*** Block opens ***
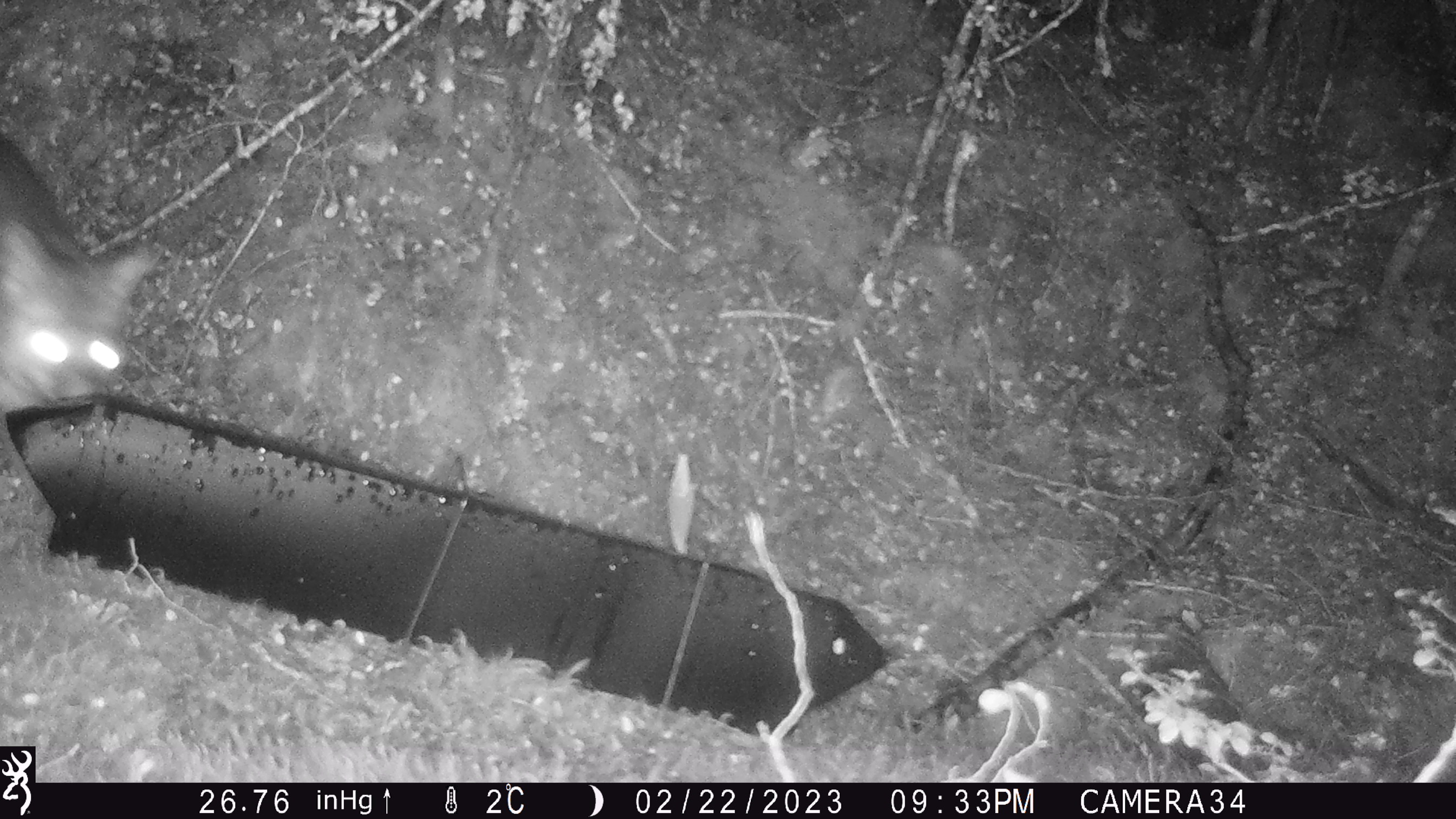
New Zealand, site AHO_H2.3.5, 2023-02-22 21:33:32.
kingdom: Animalia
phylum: Chordata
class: Mammalia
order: Carnivora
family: Mustelidae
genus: Mustela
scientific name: Mustela erminea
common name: stoat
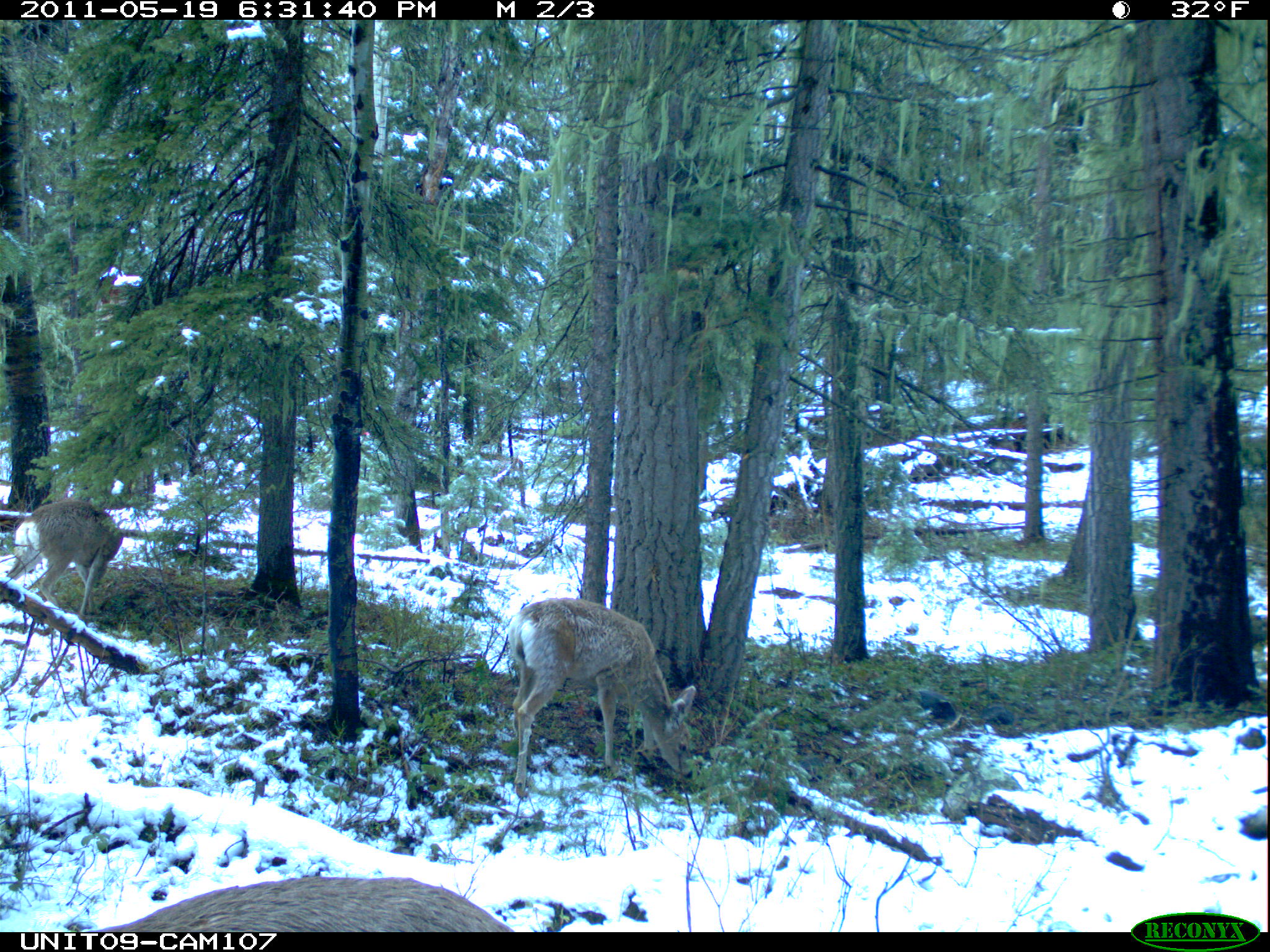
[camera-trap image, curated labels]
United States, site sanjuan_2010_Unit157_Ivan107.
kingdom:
*** Block closes ***
■ **ASSIGNED TASK**
Report each line above containing the string "site".

■ **RESPONSE BOX**
New Zealand, site AHO_H2.3.5, 2023-02-22 21:33:32.
United States, site sanjuan_2010_Unit157_Ivan107.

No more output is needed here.